When you get to higher levels, taming a pet becomes marginally easier. You set an ice trap, catch the beast, then start taming the beast. That way the un-tamed beast only beats on you for a little while before he's tamed.

Helpful macro: (I think it's this one.. I'm at work and the macro's at home.. I'll check it tonight. This one should work.).

/cast Hunter's Mark /petattack target=pettarget,noexists /petfollow target=pettarget,exists

Target a mob, click macro once, puts Hunter's Mark on the mob (improved ranged attacks) and sends your pet to attack the mob. Click the macro again and it calls your pet back to your side.

So when "Colin" runs off to get mob #2 you can call him back to you.

This can be very useful when mob #2 is close to mobs 3-7 and you don't want Colin to accidentally aggro other mobs.

Hit macro to mark/petattack mob#1. Colin runs off. Mob #2 sees Colin and runs over to help mob#1 beat on him. Mob#1 dies. Colin turns to kill Mob #2 but you feel he's too close to mobs 3-7. Target mob#2. Hit macro to call Colin back to your side. Colin turns and starts to run to you, Mob #2 chases Colin. Hit macro again to mark mob#2 and sent Colin to kill mob #2.

You should end up with Colin killing mob #2 closer to you.

Also a very nice macro if you send Colin against a mob and then realize (before he's aggro'd the mob) that you actually didn't want to do that.

Pets don't like to jump down on long jumps. If you jump sometimes he won't follow. Instead he'll take the long way down. Normally this isn't a problem.. but if he runs into aggressive mobs he could drag them all back to you. This is the main complaint I hear about hunters/pets in instances.

My fiancee plays a hunter. He describes his melee weapon as "back candy" It's there to look pretty and to have good stats on it.. but it should never actually be used. A hunter with high melee weapon skills is (in BRK's and my opinion) a gimped hunter. The only time you should be in melee is when things have gone horribly irretrievably wrong.

Ogga Says:

about 1 year ago

Actually the bar under the pet health is "focus". Each of his attacks use varying amounts of focus.

I always recommend the Boar to new hunters because of the "charge" skill. Similar to warrior intercept where it stuns and gains large aggro on the mob. You can get a lvl 25-28 armor plated boar in RFK with a little group assistance or a high level friend.

Good luck with your new hunter. Kinda funny on a side note, I just started a paladin, looking at learning to Prot grind at lvl 35.(lvl 29 now)

Dean Not Verified Says:

about 1 year ago

I remember a comment about hunters and them just letting their animals do the fighting...

Peter Says:

about 1 year ago

Depends what you are fighting but it's quicker to shoot as well (and more fun).

Peter

Peter Says:

about 1 year ago

This sounds useful. I like the bear's 'claw' I think it is, where I press a button and the bear remotely claws the foe and draws spurts of blood. I'm not sure of the utility but I enjoy doing it smile

I've seen mention of something costing so much 'focus', now it makes sense.

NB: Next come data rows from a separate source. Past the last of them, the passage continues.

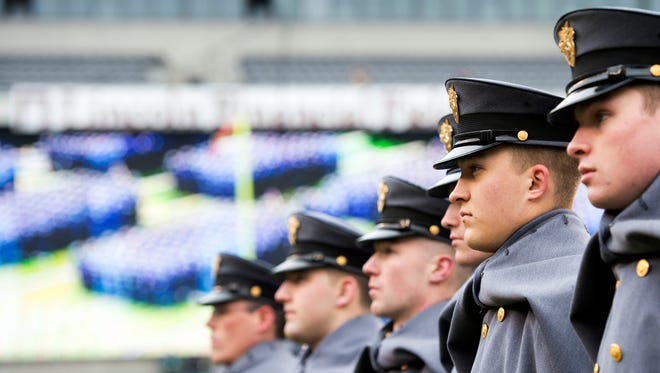 U.S. Army cadets stand in formation during the annual march prior to last year's Army-Navy game at Lincoln Financial Field.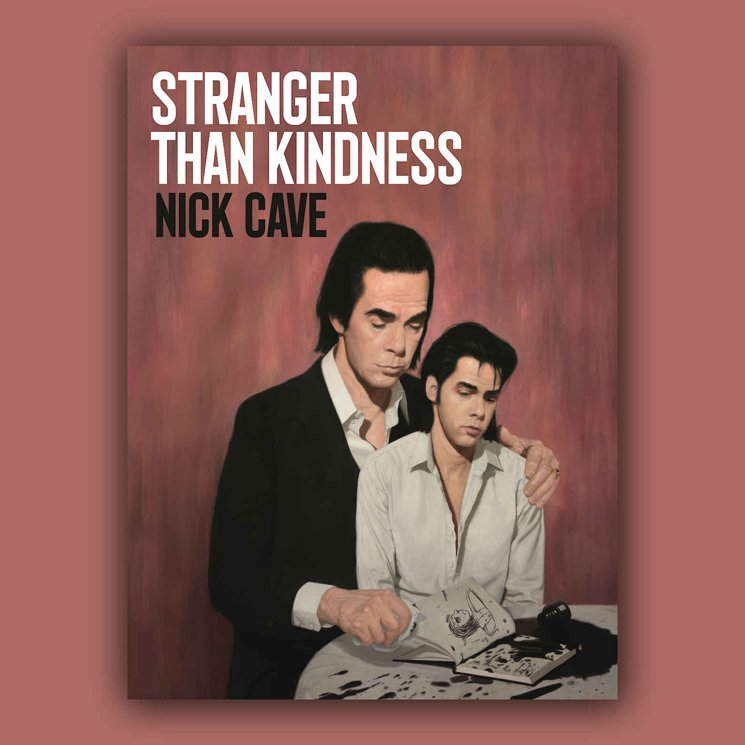 stranger_than_kindness_nick_cave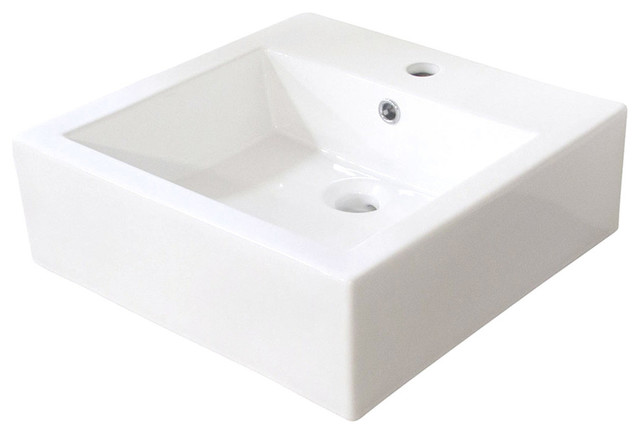 Eve Premium Ceramic Rectangular Vessel Bathroom Sink.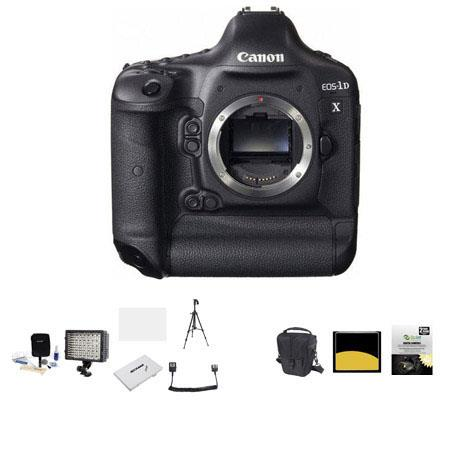 Canon EOS-1D X Digital SLR Camera, - Bundle - with 64GB Compact Flash Card, Camera Bag, 2 Year Extended (Spills) Warranty, 126 Led Video Light, Adobe Package, Cleaning Kit, Memory wallet, Screen Protector,Dual Off Camera Shoe Cord,Sunpack Tripod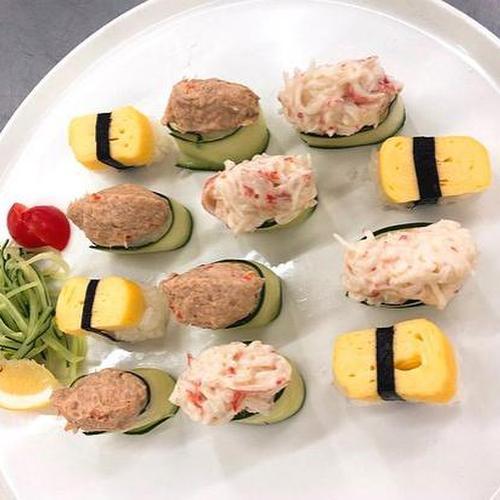 맛좋아! 모둠초밥(참치오이롤초밥,계란초밥,크리미오이롤초밥)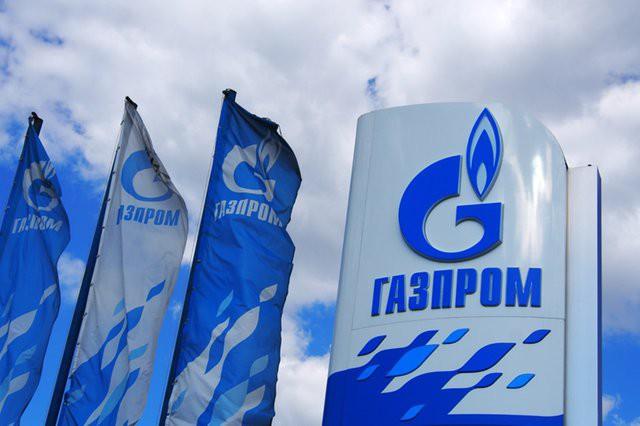 """Байбек """"Газпрома"""": насколько это реально?"""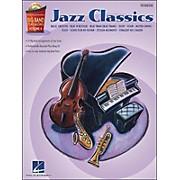 Hal Leonard Jazz Classics - Big Band Play-Along Vol. 4 Trombone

Prot grinding is fun. The enemies get tougher in outlands and do more DoT's so it isn't as easy. Enjoy it while you can.

Peter

Peter Says:

about 1 year ago

Thanks for this, I've been wondering how to stop him attacking and going berzerk in camps.

A guildie described a hunter letting his pet agro elites outside uldaman but taking the long route. It's something I will try to bear in mind.

I hope it's possible for a hunter to avoid melee because that's what I'm doing. If I wanted to melee I'd stick with the paladin. I've already found that if colin and I are both taking agro, it's quicker for me to kill colins enemy and let him help me than to try killing mine with melee first.

Maybe this is the great thing about Hunter shooting, it's an uninterruptable cast.

Peter

Dargno Says:

about 1 year ago

Keep in mind at lvl 10 you get 'talent points' to make you and/or your pet slightly better. If you like your pet a lot i'd suggest you go for the beastmaster tree. If you press 'n' you can see the available skills.

Furthermore if you learn 'growl' to your pet and rightclick the button it will become much harder to let let the enemy come to you. And dont forget you soon will get a skill called 'mend pet' which will heal your pet over time. Your pet itself can learn skills too, you might want to learn some and give your pet some more life or armor or resistances against poison or fire or any other magic.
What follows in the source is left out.